First Street, between Redondo and Kennebec avenues, is perhaps the most elegant stretch of road in all of Long Beach. The extra-wide palm-lined drive in Bluff Park has been home to some great names in Long Beach, including members of the Buffum family, Gov. Frank Merriam and one-time dean of Long Beach attorneys Roland Swaffield.
Swaffield’s former residence, at First Street and Orizaba Avenue, is perhaps the most gawked-at home among the scores of large and beautiful mansions on the street, and you can move in as soon as your check for $2,749,000 clears.
I noticed your hesitancy, and I won’t argue about the fact that $2,749,000 is a lot of money, but I will maintain that this house is worth it.
We’ll start with its history. The home was built for the Roland Swaffield, his wife and their two daughters, by Hollywoodland architect L. Milton Wolf, who designed and built his own home, the legendary Wolf’s Lair, a somewhat similar-looking Norman castle, in Hollywood Hills overlooking Griffith Park and the Hollywood sign. Through the years the Lair has been owned by people in show biz, including the DJ and musician Moby, who sold it in 2014 for $12.4 million.
Wolf’s design of the Swaffield home in Long Beach inspired a copy, a block to the east, on Paloma Avenue. And a near identical home was built by Wolf on Rossmore Avenue in L.A. near Wilshire Country Club in Hancock Park with an estimated value of about $1 million more than the Long Beach model.
Several years ago, Swaffield’s daughter Nancy reminisced to a local historian about growing up in the house and roller-skating on First Street before cars were allowed on it, cadging ice shavings from the ice man’s delivery truck, playing jacks on the corner and walking with her father and their Great Dane, King, on early evening walks along the bluff.

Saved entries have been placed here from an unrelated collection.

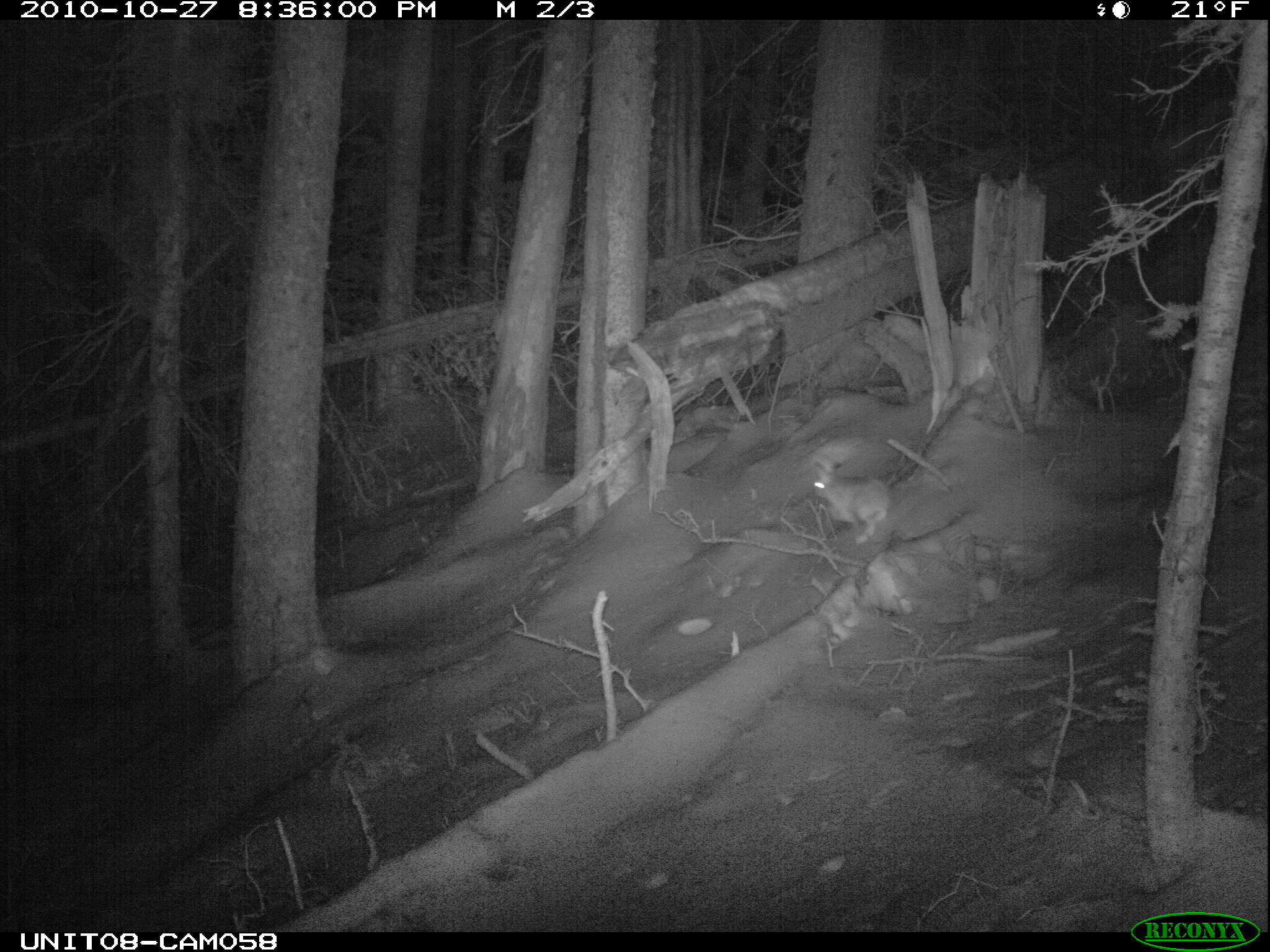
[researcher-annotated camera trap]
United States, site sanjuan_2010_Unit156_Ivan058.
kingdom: Animalia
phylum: Chordata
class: Mammalia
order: Lagomorpha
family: Leporidae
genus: Lepus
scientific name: Lepus americanus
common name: snowshoe hare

The house was purchased in 1950 by noted Long Beach physician Dr. Leslie Esposito and his wife Filomena, and the couple made ample use of the 5,409 square-foot home’s four bedrooms and four baths to raise a family of seven kids over the ensuing 65 years in the house. During that time the huge house was the scene of family weddings, holiday gatherings, charity and dinner parties.
Looking at the home’s interior now you can still feel the warmth of those special times as well as the day-to-day activities in the home’s dining room and grand living room, as well as the more functional and friendly family room with its wall of glass looking out onto the backyard pool, brick patio (a lot of bricks gave their lives in the construction of this house) and surrounding landscaped grounds.
On the second floor, reached by a turret stairwell, there’s the master suite with one of the home’s two fireplaces, along with two other en suite bedrooms, one with a partial ocean view.
Also on the quarter-acre lot is a guest house built over the garage.
Throw in a large kitchen, a studious, sober library with custom built-ins and shelving and why are you whining about the price?
“We’ve had a ton of people looking at the place,” says Maggie Odell, who works with the listing agent Sue LaBounty, who specializes in Long Beach’s coastal communities.
The fact that no one has written a check yet is attributable to, sure, the breathtaking price which, to be honest, is a bit more than many would be hoping to spend, particularly for an off-water property. But there’s also a hesitant market right now and the house has been robbed of much of its erstwhile ocean view by its southern neighbor, the Galaxy Tower, built in 1966.
And the buyer will have more money to spend in upgrading the baths and, for sure, the kitchen, which just isn’t fancy or high-tech enough for the sort of wealthy epicurean who will likely move into this house.
But, for the rich, that’s just caviling. The home remains a magnificent castle on a stately street and it is, to employ an overused and frequently hyperbolic real-estate term, just steps from the beach. Hopefully the buyer of this home will enjoy retracing those steps someday with his or her dog and children.